→ Directive
Copy out each of the entries below word for word, leaving nothing out.

(Spatial relationship entries)
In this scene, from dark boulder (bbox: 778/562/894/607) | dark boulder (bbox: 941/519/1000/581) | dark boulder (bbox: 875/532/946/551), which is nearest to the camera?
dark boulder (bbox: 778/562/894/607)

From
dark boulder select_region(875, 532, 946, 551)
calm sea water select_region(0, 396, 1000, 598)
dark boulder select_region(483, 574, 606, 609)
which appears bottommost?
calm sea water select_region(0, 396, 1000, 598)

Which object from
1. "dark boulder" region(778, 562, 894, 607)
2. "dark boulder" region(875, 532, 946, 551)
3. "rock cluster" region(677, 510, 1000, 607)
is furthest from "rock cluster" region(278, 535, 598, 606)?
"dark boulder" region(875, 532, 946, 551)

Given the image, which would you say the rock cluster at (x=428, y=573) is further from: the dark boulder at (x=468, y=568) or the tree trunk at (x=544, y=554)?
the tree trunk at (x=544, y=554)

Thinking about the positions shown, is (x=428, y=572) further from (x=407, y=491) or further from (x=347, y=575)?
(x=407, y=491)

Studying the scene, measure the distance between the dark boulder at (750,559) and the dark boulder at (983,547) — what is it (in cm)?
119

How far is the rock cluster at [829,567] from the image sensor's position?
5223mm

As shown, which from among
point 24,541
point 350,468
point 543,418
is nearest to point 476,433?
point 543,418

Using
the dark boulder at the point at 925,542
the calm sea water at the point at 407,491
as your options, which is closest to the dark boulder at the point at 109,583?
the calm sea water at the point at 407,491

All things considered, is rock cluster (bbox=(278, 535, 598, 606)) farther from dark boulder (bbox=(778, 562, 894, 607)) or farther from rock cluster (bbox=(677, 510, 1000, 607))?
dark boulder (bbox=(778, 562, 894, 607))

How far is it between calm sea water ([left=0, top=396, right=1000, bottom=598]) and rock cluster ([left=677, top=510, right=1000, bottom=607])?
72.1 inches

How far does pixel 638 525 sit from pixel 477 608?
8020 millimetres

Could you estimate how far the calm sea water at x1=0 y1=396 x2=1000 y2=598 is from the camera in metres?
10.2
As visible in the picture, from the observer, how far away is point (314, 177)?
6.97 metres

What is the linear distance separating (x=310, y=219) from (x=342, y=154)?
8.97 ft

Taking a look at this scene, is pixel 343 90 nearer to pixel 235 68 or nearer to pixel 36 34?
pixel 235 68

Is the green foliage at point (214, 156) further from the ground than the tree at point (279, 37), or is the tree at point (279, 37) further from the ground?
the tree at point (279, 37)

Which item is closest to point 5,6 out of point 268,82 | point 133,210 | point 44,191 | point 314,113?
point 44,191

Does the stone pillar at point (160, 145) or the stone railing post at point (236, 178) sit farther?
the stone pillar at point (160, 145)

→ Answer below
In this scene, from dark boulder (bbox: 778/562/894/607) | dark boulder (bbox: 941/519/1000/581) | dark boulder (bbox: 875/532/946/551), which is nearest to the camera?
dark boulder (bbox: 778/562/894/607)

From
dark boulder select_region(875, 532, 946, 551)
calm sea water select_region(0, 396, 1000, 598)
dark boulder select_region(483, 574, 606, 609)
which appears bottommost?
calm sea water select_region(0, 396, 1000, 598)

Which object from
1. "dark boulder" region(778, 562, 894, 607)
2. "dark boulder" region(875, 532, 946, 551)
3. "rock cluster" region(677, 510, 1000, 607)
is furthest from "rock cluster" region(278, 535, 598, 606)?
"dark boulder" region(875, 532, 946, 551)

Given the image, which would you say the rock cluster at (x=428, y=573) is further from: the dark boulder at (x=468, y=568) or the tree trunk at (x=544, y=554)?
the tree trunk at (x=544, y=554)

Thinking about the positions shown, is (x=428, y=572) further from (x=407, y=491) or further from (x=347, y=575)?
(x=407, y=491)

Studying the scene, measure the distance between the dark boulder at (750,559) and the dark boulder at (983,547) — what is it (in cm)?
119

How far is the rock cluster at [829,567] from the image sensor's position?
5223mm

As shown, which from among
point 24,541
point 350,468
point 543,418
is nearest to point 476,433?
point 543,418

Using
the dark boulder at the point at 925,542
the calm sea water at the point at 407,491
as your options, which is closest to the dark boulder at the point at 109,583?
the calm sea water at the point at 407,491

All things considered, is rock cluster (bbox=(278, 535, 598, 606)) farther from dark boulder (bbox=(778, 562, 894, 607)) or farther from rock cluster (bbox=(677, 510, 1000, 607))?
dark boulder (bbox=(778, 562, 894, 607))

How far is it between calm sea water ([left=0, top=396, right=1000, bottom=598]) and rock cluster ([left=677, top=510, right=1000, bottom=607])?
72.1 inches

How far does pixel 638 525 sit from pixel 477 608?
8020 millimetres

Could you estimate how far the calm sea water at x1=0 y1=396 x2=1000 y2=598 is from the camera in metres?
10.2
As visible in the picture, from the observer, how far away is point (314, 177)?
6.97 metres

What is the linear distance separating (x=310, y=219) from (x=342, y=154)?
8.97 ft

Taking a look at this scene, is pixel 343 90 nearer to pixel 235 68 or nearer to pixel 36 34?
pixel 235 68

Is the green foliage at point (214, 156) further from the ground than the tree at point (279, 37), or is the tree at point (279, 37) further from the ground?
the tree at point (279, 37)

Which item is closest to point 5,6 out of point 268,82 | point 133,210 | point 44,191 | point 314,113?
point 44,191

Does the stone pillar at point (160, 145) or the stone railing post at point (236, 178) sit farther?
the stone pillar at point (160, 145)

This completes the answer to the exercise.